Conjunto de tareas -
(a) Por favor, enumera los sentimientos que, según el texto sobre Elon Musk, causa su figura.
(b) Prosigue el texto sobre Elon Musk a partir de su última oración.

Fragmento para leer -
Por supuesto, su aura está llena de sueños utópicos. Musk no se vende simplemente como el nerd que logró conquistar el capitalismo tardío. Su venganza no es la de Jeff Bezos levantando pesas. Él tiene una misión que no ha cambiado desde que era un pequeño niño bulleado en la Sudáfrica del Apartheid. Este hombre quiere cambiar al mundo. Sus tres misiones principales se enfocan en reducir los costos de grandes empresas humanas y cambiar por completo la forma en que percibimos la carrera espacial, el desplazamiento automovilístico y las fuentes de energía.
Todos las imágenes de Musk que pueden parecer propaganda maoísta, lo muestran con la mirada ligeramente inclinada hacia arriba, torneada, viendo a un horizonte que nosotros los mortales apenas percibimos en el brillo de sus pupilas. Musk quiere colonizar el espacio, que abandonemos el uso de combustibles fósiles y, en breve, salvar al futuro de la humanidad mientras se hace multimillonario en el intento.
¿Es esta misión un recurso de marketing? ¿Acaso Musk puede salvar a la humanidad a través del mismo sistema capitalista que la está condenando? ¿Acaso Musk es el mesías tecnológico que tanto hemos estado esperando? ¿Aquél que, finalmente, va a usar todo el progreso humano para el bien y no para la inercia de la autodestrucción?
Como pueden imaginarse, es demasiado pronto para saberlo. Lo único que podemos hacer, por el momento, es reflexionar sobre esta polémica figura y preguntarnos sobre por qué decidimos creer, una y otra vez, en nuevos mesías. La figura de Musk es tan culturalmente importante por cómo reaccionamos frente a ella, cómo causa admiración, encono, odio y amor. Musk, finalmente, comprendido como mito, habla mucho de cómo percibimos el futuro y cómo nos imaginamos en él.
El mesías libertario
El mito de Elon Musk empieza mucho antes de su nacimiento. Su abuelo materno, Joshua Norman Haldeman era una figura más grande que la vida. Un hombre de casi dos metros que perdió todo su dinero en la gran depresión de los años treinta, que tuvo que ceder sus tierras de cultivo para convertirse en un obrero de la construcción, un artista de rodeo y un quiropráctico antes de encontrar fortuna y asentarse, por algunos años, en una ciudad perdida en el centro de Canadá.
Ahí, se convirtió en una figura prominente en la política. Un hombre de convicciones fuertes, Haledman creía en la vieja moral canadiense, prohibía la Coca Cola en su casa, las groserías y el tabaco. Su familia creció y él se enriqueció con su práctica de quiropráctico y gracias a la escuela de baile de su esposa. Pero pronto lo dejó todo atrás por una ferviente pasión de aventura.

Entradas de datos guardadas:
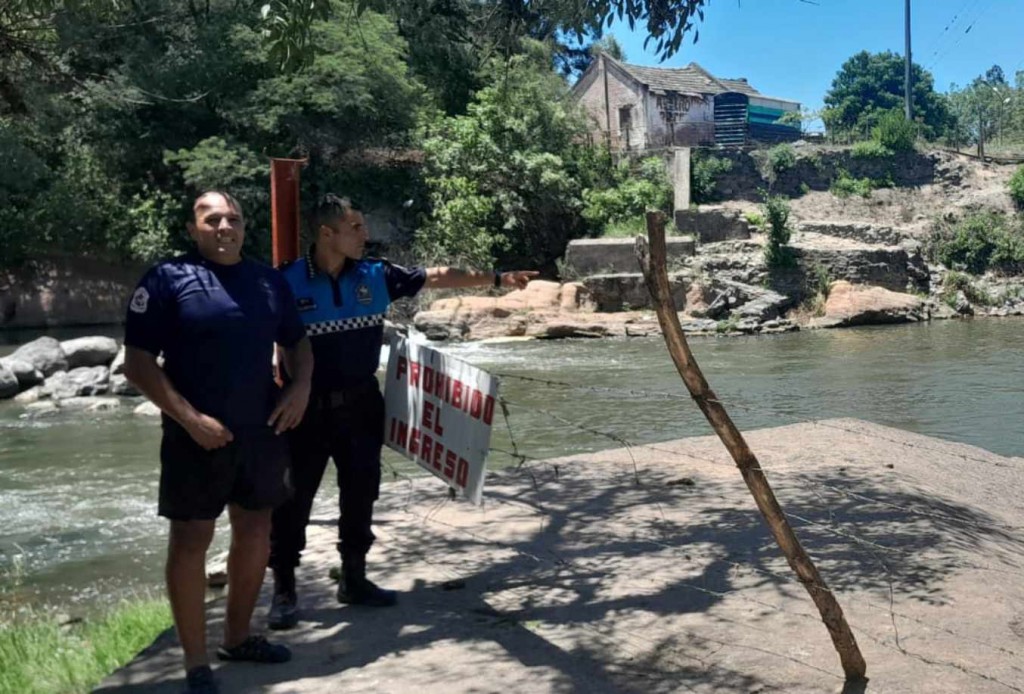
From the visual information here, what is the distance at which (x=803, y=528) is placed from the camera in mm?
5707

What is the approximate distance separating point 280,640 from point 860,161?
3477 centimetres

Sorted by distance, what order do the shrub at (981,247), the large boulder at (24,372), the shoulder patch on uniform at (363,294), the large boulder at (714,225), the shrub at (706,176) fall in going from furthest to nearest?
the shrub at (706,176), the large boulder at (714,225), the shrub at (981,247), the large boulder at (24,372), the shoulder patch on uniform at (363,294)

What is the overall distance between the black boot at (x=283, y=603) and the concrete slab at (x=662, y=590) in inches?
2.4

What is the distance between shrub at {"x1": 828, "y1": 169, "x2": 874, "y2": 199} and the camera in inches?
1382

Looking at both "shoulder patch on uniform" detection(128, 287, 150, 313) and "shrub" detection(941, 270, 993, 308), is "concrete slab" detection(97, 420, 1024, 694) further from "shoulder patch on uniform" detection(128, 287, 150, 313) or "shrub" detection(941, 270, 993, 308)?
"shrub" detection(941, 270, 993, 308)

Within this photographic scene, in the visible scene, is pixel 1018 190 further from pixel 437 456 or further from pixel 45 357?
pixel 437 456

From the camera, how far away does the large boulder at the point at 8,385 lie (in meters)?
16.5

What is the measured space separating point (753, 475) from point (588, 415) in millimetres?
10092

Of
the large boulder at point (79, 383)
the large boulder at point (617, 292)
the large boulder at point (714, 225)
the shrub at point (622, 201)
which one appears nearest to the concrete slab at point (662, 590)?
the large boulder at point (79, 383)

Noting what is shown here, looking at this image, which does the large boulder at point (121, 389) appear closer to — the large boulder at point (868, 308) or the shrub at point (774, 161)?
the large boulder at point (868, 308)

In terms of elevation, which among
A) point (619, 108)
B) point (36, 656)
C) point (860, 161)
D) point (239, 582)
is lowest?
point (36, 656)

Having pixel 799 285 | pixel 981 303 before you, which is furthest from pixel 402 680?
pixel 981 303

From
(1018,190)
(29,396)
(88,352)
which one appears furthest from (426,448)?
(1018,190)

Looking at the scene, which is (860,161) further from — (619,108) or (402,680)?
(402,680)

Respuestas del ejercicio -
(a) Admiración, encono, odio y amor.

(b)
Además de sus múltiples dotes como quiropráctico, político y moralista, Haldeman era un piloto de aviones dotado. En los albores de los años cincuenta, vendió todo lo que tenía en Canadá, desarmó su avión, lo guardó en cajas y mandó todo a Sudáfrica, un país que no conocía en absoluto. Desde ahí, llevó a su numerosa familia en avión a recorrer el continente africano. En alguna ocasión, con su esposa, viajó desde Sudáfrica hasta Noruega y de Sudáfrica hasta Australia. En varias ocasiones, por supuesto, estuvieron al borde de la muerte. Hasta que, finalmente, Haldeman se rompió el cuello en un accidente aéreo en 1974.
Elon Musk recordará difusamente la influyente figura de su abuelo; un hombre que nunca dictó una educación severa a sus hijos, sino que esperaba todo de ellos y creía en la voluntad férrea de sus propias convicciones. Toda esta educación acabó formando al joven Musk, hijo de la más bella hija de Haldeman, la modelo y actriz Maye Musk y del ingeniero Errol Musk que siempre vivió en el mismo vecindario blanco de Pretoria.
Musk creció entonces con padres permisivos, en un ambiente privilegiado, en una ciudad predominantemente blanca, sumida en la cultura Afrikaans, en la época más reacia del Apartheid. Pero, contrariamente a lo que muchos piensan, la infancia de Musk no fue particularmente feliz.
Ciertamente, Musk no sufrió ninguna de las miserias de sus conciudadanos negros. Sin embargo, la cultura hiper-masculina y deportiva de los Afrikaans privilegiados no era un lugar muy agradable para un niño estudioso, lector voraz, tímido, abstraído y completamente dedicado a las fantasías de ciencia ficción. Para que se den una idea del mito geek fundacional de Musk, una revista de tecnología publicó, en Sudáfrica, el código de un videojuego que escribió a los 12 años.
Musk creció con su padre, alternando lo que luego caracterizó como un constante terror psicológico en casa, con las golpizas diarias de los bullies en la escuela. Desde chico, entonces, su sueño era escapar. Escapar, específicamente, a la tierra donde todo es posible, al hogar del sueño americano, de la carrera espacial, del desarrollo tecnológico de punta y de los sueños de ciencia ficción.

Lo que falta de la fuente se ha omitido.